The Starving Theater Artist: Anaconda

My go-to ComfyUI workflow now has more spaghetti than my most recent factory.

(Not mine; some guy in Reddit.)

The VRAM crunch for long videos seems to rest primarily in the KSampler. There's an s2v workflow in the templates of a standard ComfyUI install that uses a tricky little module that picks up the latent and renders another chunk of video, for all of them to be stitched together at the end. With that thing, the major VRAM crunch is size of the image.

Of course there's still the decoherence issue. I've been running 40-second tests to see how badly the image decomposes over that many frames. Also found the quality is acceptable rendering at 720 and upscaling to 1024 via a simple frame-by-frame lanczos upscaler (nothing AI about it). And I'm rather proud I figured that our all by myself. At 16 fps and with Steps set down at 4 I can get a second of video for every minute the floor heater is running.

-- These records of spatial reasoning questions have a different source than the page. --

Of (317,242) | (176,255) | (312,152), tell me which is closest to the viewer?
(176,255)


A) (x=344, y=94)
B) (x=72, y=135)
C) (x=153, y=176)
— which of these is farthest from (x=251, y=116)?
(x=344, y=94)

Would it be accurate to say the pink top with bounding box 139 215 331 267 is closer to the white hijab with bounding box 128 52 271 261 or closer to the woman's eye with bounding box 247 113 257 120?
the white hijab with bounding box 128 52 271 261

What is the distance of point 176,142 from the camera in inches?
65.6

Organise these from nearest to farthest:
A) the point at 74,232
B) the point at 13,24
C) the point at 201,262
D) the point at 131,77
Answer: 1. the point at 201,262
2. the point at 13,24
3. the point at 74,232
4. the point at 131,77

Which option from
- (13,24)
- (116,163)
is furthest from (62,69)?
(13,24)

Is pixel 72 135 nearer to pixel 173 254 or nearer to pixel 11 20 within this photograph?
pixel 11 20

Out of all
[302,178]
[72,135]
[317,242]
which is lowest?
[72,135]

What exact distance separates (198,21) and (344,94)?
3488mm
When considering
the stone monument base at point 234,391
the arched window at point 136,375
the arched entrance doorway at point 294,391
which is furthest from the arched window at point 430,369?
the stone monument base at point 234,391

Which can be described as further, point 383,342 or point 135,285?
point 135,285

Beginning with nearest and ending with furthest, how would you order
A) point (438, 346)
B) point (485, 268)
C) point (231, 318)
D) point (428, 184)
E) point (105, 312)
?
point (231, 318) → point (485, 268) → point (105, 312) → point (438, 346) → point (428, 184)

Scripting is still a big unknown. I've been experimenting with the s2v (sound to video) and as usual there are surprises. AI, after all, is an exercise in probabilities. "These things are often found with those things." It is, below the layers of agents and control nets and weighting, a next-word autocomplete.

That means it seems to have an uncanny ability to extract emotional and semantic meaning from speech. It is strictly associational; videos in the training material tended to show a person pointing when the vocal patterns of "look over there" occurred. More emergence. Cat logic, even.

So anyhow, I broke Automatic1111. Sure, it had a venv folder, but somehow Path got pointed in the wrong direction. Fortunately was able to delete python, clean install 3.10.9 inside the SD folder, Automatic1111 came back up and ComfyUI was still safe in its own sandbox. And now to try to install Kohya.

Experimenting with the tech has led to thinking about shots, and that in turn has circled back to the same thing I identified earlier, a thing that becomes particularly visible when talking about AI.

We all have an urge to create. And we all have our desires and internal landscapes that, when given the chance, will attempt to shape the work. Well, okay, writing forums talk about the person who wants to have written a book; the book itself being of no import, just as the nature of the film they starred in having nothing to do with the desire to be a famous actor. It is the fame and fortune that is the object.

In any case, the difference between the stereotype of push-button art (paint by numeric control) and the application of actual skills that took time and effort to learn is, in relation to the process of creation itself, just a matter of how granular you are getting about it.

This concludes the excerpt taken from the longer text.